Items from a dataset
====================

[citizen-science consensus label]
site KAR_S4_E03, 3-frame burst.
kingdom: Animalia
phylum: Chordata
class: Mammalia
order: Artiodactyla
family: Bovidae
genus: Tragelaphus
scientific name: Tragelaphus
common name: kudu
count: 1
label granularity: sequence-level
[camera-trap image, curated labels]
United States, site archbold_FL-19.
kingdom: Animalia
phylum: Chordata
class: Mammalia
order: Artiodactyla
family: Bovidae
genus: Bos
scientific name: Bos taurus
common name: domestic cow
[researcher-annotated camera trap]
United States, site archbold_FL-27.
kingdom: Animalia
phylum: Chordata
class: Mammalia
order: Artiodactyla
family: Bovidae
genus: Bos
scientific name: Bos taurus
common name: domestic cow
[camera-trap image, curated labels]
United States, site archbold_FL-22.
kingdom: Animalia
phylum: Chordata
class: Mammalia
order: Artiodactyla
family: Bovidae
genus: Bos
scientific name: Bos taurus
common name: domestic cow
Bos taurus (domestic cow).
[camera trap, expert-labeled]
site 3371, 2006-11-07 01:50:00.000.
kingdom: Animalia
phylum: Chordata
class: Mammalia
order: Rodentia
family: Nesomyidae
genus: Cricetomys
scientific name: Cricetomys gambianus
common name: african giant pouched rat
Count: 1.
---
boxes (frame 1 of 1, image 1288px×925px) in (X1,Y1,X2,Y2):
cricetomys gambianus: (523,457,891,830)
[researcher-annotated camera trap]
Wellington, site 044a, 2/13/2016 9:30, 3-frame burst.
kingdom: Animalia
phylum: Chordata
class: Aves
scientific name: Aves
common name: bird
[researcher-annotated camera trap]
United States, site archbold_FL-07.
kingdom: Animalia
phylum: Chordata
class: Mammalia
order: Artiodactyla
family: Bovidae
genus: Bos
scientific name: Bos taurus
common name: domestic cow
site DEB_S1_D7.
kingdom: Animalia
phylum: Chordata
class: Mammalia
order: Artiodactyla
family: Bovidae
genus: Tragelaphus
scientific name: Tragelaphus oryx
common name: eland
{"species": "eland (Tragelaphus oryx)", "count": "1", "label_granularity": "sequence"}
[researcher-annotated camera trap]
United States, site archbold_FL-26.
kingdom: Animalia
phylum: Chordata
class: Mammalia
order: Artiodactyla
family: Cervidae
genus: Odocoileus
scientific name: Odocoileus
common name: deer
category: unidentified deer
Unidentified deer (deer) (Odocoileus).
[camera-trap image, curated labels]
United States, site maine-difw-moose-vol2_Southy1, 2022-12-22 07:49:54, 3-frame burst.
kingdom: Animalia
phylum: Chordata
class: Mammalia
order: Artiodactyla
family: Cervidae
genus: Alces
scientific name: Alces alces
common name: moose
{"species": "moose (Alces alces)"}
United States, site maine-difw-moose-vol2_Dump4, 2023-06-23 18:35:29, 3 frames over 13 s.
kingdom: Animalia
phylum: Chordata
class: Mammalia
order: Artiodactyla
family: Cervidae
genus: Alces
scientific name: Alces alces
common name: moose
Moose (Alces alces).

====================

EXERCISE REQUIREMENTS
Look through the entries for lines containing the word "Tragelaphus" and return each one.

YOUR SOLUTION
genus: Tragelaphus
scientific name: Tragelaphus
genus: Tragelaphus
scientific name: Tragelaphus oryx
{"species": "eland (Tragelaphus oryx)", "count": "1", "label_granularity": "sequence"}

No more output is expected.